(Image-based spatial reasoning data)
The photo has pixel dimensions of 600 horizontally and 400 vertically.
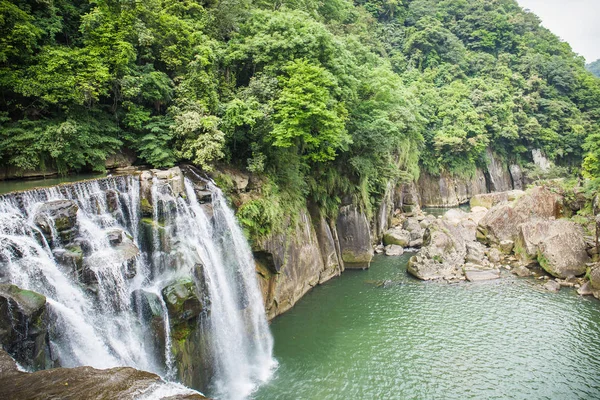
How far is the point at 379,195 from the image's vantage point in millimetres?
27125

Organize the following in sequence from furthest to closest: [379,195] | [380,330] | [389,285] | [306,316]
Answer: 1. [379,195]
2. [389,285]
3. [306,316]
4. [380,330]

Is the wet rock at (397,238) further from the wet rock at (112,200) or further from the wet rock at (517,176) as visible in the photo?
the wet rock at (517,176)

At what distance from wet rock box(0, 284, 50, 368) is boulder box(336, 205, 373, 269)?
18.1 m

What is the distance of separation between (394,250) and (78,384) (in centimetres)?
2395

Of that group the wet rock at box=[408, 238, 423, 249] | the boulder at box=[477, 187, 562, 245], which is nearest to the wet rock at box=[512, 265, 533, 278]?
the boulder at box=[477, 187, 562, 245]

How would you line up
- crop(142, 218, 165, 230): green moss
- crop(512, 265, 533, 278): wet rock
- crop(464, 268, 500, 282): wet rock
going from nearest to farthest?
crop(142, 218, 165, 230): green moss < crop(464, 268, 500, 282): wet rock < crop(512, 265, 533, 278): wet rock

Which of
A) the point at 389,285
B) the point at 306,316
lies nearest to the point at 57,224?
the point at 306,316

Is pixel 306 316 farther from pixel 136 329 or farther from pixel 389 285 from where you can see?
pixel 136 329

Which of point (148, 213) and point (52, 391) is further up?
point (148, 213)

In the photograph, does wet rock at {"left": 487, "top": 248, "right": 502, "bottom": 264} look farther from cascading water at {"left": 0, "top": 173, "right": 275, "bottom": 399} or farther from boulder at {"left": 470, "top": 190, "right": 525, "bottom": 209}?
cascading water at {"left": 0, "top": 173, "right": 275, "bottom": 399}

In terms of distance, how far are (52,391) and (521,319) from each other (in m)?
18.7

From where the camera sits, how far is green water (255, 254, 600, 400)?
12383 millimetres

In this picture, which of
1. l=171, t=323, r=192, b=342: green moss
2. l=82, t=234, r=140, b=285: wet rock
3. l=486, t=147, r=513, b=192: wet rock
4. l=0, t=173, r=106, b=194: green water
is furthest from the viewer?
l=486, t=147, r=513, b=192: wet rock

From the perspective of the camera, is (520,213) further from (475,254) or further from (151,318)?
(151,318)
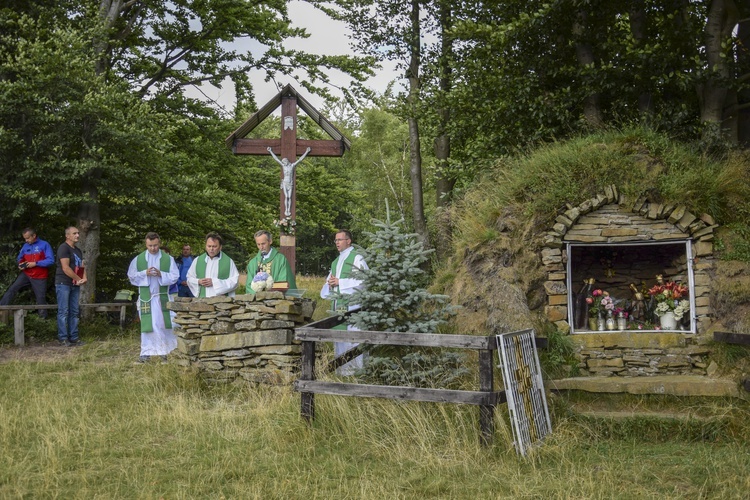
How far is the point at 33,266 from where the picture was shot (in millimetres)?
13102

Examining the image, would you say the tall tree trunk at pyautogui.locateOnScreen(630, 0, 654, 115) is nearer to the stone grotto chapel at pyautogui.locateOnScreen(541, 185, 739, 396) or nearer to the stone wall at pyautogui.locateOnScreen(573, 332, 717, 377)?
the stone grotto chapel at pyautogui.locateOnScreen(541, 185, 739, 396)

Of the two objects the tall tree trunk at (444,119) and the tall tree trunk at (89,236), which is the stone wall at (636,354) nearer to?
the tall tree trunk at (444,119)

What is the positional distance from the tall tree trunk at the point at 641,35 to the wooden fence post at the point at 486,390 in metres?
6.55

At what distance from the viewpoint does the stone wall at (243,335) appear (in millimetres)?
9180

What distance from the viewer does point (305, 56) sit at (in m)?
18.8

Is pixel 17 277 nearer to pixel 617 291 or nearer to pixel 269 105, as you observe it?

_YOUR INSTRUCTIONS_: Repeat the records above exactly, omitting every picture.

_RESPONSE FOR THIS EXERCISE_:
The photo has pixel dimensions of 600 horizontally and 400 vertically.
How far is the point at 379,195 from the image's vantage point in millimetres?
27125

Organize the following in sequence from furthest to closest: [379,195] | [380,330] | [389,285] | [306,316]
Answer: 1. [379,195]
2. [389,285]
3. [306,316]
4. [380,330]

Is the wet rock at (397,238) further from the wet rock at (112,200) or further from the wet rock at (517,176) as visible in the photo?
the wet rock at (517,176)

At what distance from wet rock box(0, 284, 50, 368) is boulder box(336, 205, 373, 269)?
18.1 m

What is the distance of separation between (394,250) and (78,384) (in centimetres)?
2395

Of that group the wet rock at box=[408, 238, 423, 249] | the boulder at box=[477, 187, 562, 245], which is nearest to the wet rock at box=[512, 265, 533, 278]?
the boulder at box=[477, 187, 562, 245]

How would you line up
- crop(142, 218, 165, 230): green moss
- crop(512, 265, 533, 278): wet rock
- crop(464, 268, 500, 282): wet rock
going from nearest to farthest?
crop(142, 218, 165, 230): green moss < crop(464, 268, 500, 282): wet rock < crop(512, 265, 533, 278): wet rock

Which of
A) the point at 389,285
B) the point at 306,316
lies nearest to the point at 57,224?
the point at 306,316

Is pixel 306 316 farther from pixel 136 329 or farther from pixel 389 285 from where you can see?
pixel 136 329

Which of point (148, 213) and point (52, 391) is further up?
point (148, 213)

In the photograph, does wet rock at {"left": 487, "top": 248, "right": 502, "bottom": 264} look farther from cascading water at {"left": 0, "top": 173, "right": 275, "bottom": 399} or farther from boulder at {"left": 470, "top": 190, "right": 525, "bottom": 209}?
cascading water at {"left": 0, "top": 173, "right": 275, "bottom": 399}

In terms of distance, how far are (52,391) and (521,319) from each other (in m)?
18.7

From where the camera sits, how far is green water (255, 254, 600, 400)?
12383 millimetres

In this picture, which of
1. l=171, t=323, r=192, b=342: green moss
2. l=82, t=234, r=140, b=285: wet rock
3. l=486, t=147, r=513, b=192: wet rock
4. l=0, t=173, r=106, b=194: green water
is furthest from the viewer?
l=486, t=147, r=513, b=192: wet rock

From the perspective of the camera, is (520,213) further from (475,254) or further from (151,318)?
(151,318)
How far is the point at 33,266 from where the picture was shot (in millimetres)?
13102

Examining the image, would you say the tall tree trunk at pyautogui.locateOnScreen(630, 0, 654, 115) is nearer to the stone grotto chapel at pyautogui.locateOnScreen(541, 185, 739, 396) or nearer to the stone wall at pyautogui.locateOnScreen(573, 332, 717, 377)?
the stone grotto chapel at pyautogui.locateOnScreen(541, 185, 739, 396)

Of the two objects the tall tree trunk at (444,119) and the tall tree trunk at (89,236), which is the stone wall at (636,354) nearer to?
the tall tree trunk at (444,119)

What is the positional distance from the tall tree trunk at the point at 641,35 to the wooden fence post at the point at 486,390 in metres?
6.55

At what distance from the viewpoint does the stone wall at (243,335) appear (in millimetres)?
9180

What distance from the viewer does point (305, 56) sit at (in m)?
18.8

Is pixel 17 277 nearer to pixel 617 291 or nearer to pixel 269 105, as you observe it?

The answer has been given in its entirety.